In a client that asks for an MCP server URL, just give it:
https://api.openship.io/api/mcpPersonal Access Token (manual / API-key)
For clients without OAuth support — or for a narrowly-scoped, long-lived token — authenticate with a PAT as a bearer credential.
Authentication
Authenticate with a Personal Access Token as a bearer credential — there's no separate MCP credential:
Authorization: Bearer opsh_pat_…Create one under Settings → Tokens.
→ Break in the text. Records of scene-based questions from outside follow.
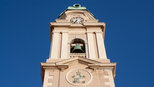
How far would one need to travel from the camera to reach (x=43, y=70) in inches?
822

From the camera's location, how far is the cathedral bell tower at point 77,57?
1966cm

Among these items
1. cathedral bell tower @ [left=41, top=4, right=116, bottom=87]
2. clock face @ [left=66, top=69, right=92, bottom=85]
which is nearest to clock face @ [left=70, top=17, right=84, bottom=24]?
cathedral bell tower @ [left=41, top=4, right=116, bottom=87]

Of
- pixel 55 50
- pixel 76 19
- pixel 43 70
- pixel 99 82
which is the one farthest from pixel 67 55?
pixel 76 19

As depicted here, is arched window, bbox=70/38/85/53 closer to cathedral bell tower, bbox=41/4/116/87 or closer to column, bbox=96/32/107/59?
cathedral bell tower, bbox=41/4/116/87

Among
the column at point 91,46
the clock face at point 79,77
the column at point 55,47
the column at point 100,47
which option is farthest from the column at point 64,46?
the column at point 100,47

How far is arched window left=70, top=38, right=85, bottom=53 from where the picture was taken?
24027 millimetres

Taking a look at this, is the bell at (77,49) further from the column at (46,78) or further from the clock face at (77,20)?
the clock face at (77,20)

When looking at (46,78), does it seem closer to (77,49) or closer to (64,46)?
(64,46)

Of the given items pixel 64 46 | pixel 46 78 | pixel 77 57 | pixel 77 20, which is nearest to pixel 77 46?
pixel 64 46

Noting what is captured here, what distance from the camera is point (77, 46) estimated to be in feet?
79.2

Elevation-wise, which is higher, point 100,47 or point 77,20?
point 77,20

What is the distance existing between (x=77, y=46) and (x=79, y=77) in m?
4.74

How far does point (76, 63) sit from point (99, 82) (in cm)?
277

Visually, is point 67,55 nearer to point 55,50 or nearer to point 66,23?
point 55,50
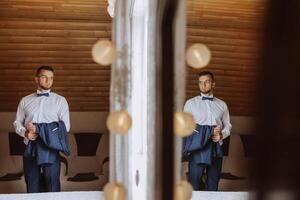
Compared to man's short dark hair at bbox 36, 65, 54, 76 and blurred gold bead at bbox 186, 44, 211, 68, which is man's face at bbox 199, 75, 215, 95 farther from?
blurred gold bead at bbox 186, 44, 211, 68

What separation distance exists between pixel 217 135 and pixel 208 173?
0.74 ft

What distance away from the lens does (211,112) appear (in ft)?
9.63

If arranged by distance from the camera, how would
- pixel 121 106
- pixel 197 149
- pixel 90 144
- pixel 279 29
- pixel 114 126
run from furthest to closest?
pixel 90 144 → pixel 197 149 → pixel 121 106 → pixel 114 126 → pixel 279 29

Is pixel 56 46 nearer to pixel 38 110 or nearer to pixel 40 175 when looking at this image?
pixel 38 110

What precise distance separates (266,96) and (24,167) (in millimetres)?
2889

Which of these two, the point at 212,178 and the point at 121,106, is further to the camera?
the point at 212,178

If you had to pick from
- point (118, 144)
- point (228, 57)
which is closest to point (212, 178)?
point (228, 57)

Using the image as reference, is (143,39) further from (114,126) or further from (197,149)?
(197,149)

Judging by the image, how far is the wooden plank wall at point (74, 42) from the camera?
2732 mm

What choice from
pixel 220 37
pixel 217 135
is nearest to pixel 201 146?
pixel 217 135

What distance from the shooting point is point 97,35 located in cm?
282

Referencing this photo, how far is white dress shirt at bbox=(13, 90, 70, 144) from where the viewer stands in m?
2.89

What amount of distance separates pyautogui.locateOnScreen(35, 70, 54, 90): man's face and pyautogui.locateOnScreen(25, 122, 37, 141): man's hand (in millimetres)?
224

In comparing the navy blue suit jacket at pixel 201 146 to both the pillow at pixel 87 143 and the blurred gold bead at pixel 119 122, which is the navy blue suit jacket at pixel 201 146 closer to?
the pillow at pixel 87 143
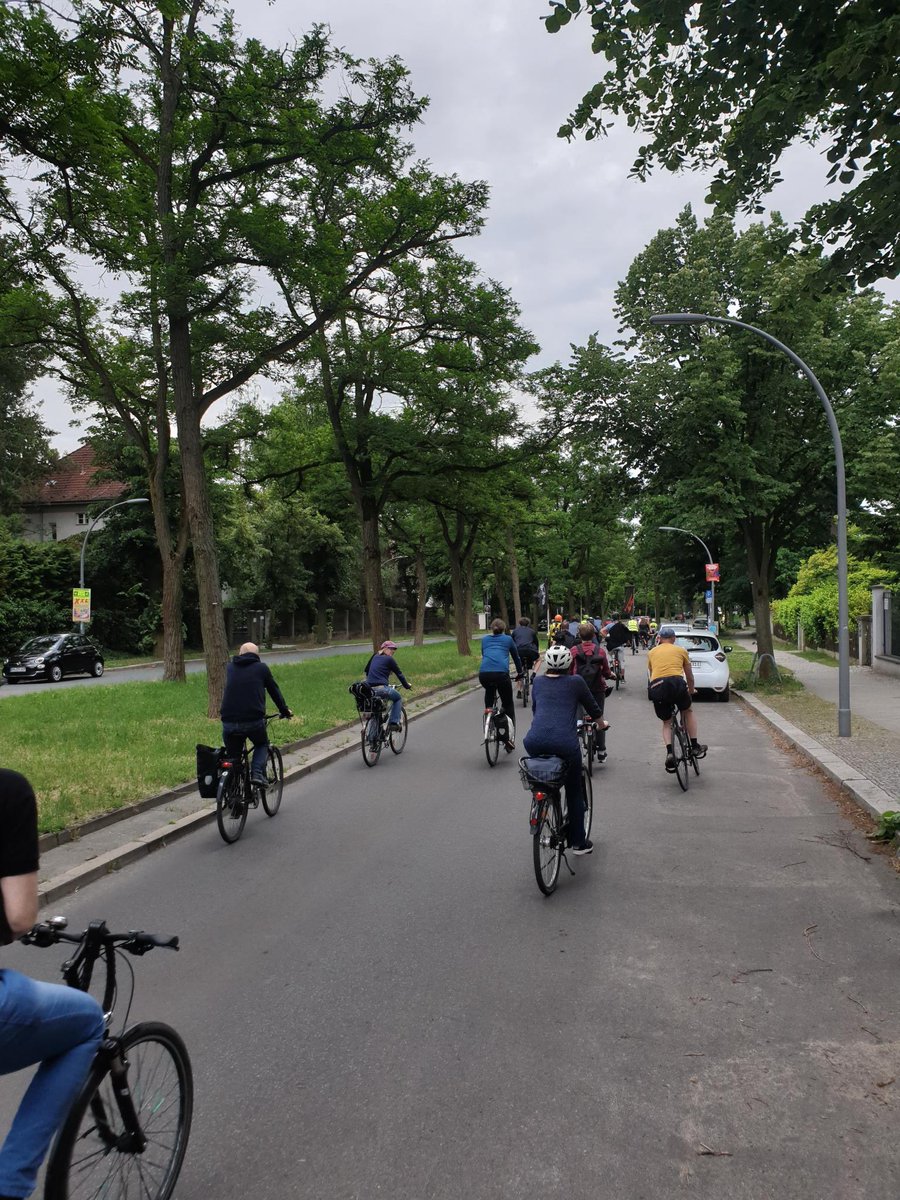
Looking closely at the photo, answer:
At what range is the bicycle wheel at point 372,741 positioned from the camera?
11527mm

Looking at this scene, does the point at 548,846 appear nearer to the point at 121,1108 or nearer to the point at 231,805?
the point at 231,805

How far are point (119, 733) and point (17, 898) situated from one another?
11483mm

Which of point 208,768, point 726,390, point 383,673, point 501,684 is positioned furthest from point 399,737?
point 726,390

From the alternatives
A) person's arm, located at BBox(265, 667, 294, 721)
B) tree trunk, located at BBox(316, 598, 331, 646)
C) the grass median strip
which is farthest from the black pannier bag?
tree trunk, located at BBox(316, 598, 331, 646)

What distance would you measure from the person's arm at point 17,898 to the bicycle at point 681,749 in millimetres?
8249

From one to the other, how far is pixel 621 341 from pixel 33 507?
43.5 m

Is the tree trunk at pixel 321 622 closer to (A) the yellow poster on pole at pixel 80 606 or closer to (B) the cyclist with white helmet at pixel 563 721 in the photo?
(A) the yellow poster on pole at pixel 80 606

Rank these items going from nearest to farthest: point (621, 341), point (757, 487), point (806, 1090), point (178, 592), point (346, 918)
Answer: point (806, 1090) → point (346, 918) → point (757, 487) → point (621, 341) → point (178, 592)

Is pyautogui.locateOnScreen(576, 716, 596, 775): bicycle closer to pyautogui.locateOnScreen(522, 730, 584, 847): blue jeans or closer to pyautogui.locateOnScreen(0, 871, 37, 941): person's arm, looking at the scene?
pyautogui.locateOnScreen(522, 730, 584, 847): blue jeans

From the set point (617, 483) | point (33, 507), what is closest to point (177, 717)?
point (617, 483)

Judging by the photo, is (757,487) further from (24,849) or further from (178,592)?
(24,849)

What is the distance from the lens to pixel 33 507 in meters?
53.1

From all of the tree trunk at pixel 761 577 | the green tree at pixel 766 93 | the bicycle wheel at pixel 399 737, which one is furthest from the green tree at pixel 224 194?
the tree trunk at pixel 761 577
Every tool call re-runs the full permission stack, so the token's limits are enforced on each request:
- Read-only token → the agent can only call read tools.
- Scoped token → the agent is confined to exactly the projects, servers, and repositories you grant it, even below your own role.
For agents, mint a narrow, scoped (or read-only) token rather than handing over your full access.
Client config
Any MCP client that accepts an HTTP server URL with headers:
{
"mcpServers": {
"openship": {
"url": "https://api.openship.io/api/mcp",
"headers": { "Authorization": "Bearer opsh_pat_…" }
}
}
}Claude Code
claude mcp add --transport http openship https://api.openship.io/api/mcp \
--header "Authorization: Bearer opsh_pat_…"Swap the URL for your own host if you're self-hosting, and replace the token.
Verify
curl -s https://api.openship.io/api/mcp \
-H "Authorization: Bearer opsh_pat_…" \
-H "Content-Type: application/json" \
-d '{"jsonrpc":"2.0","id":1,"method":"tools/list"}'This returns the list of tools the token can use.
401 Invalid or expired access token→ the token is wrong or revoked.- A
tools/listthat succeeds but a specifictools/callreturns404for a resource → that's the token's scope doing its job: it wasn't granted that resource.
Available tools
Tools are derived from Openship's permission-tagged API routes, so the set an agent sees matches its token's permissions. Call tools/list to enumerate exactly what a given token can do.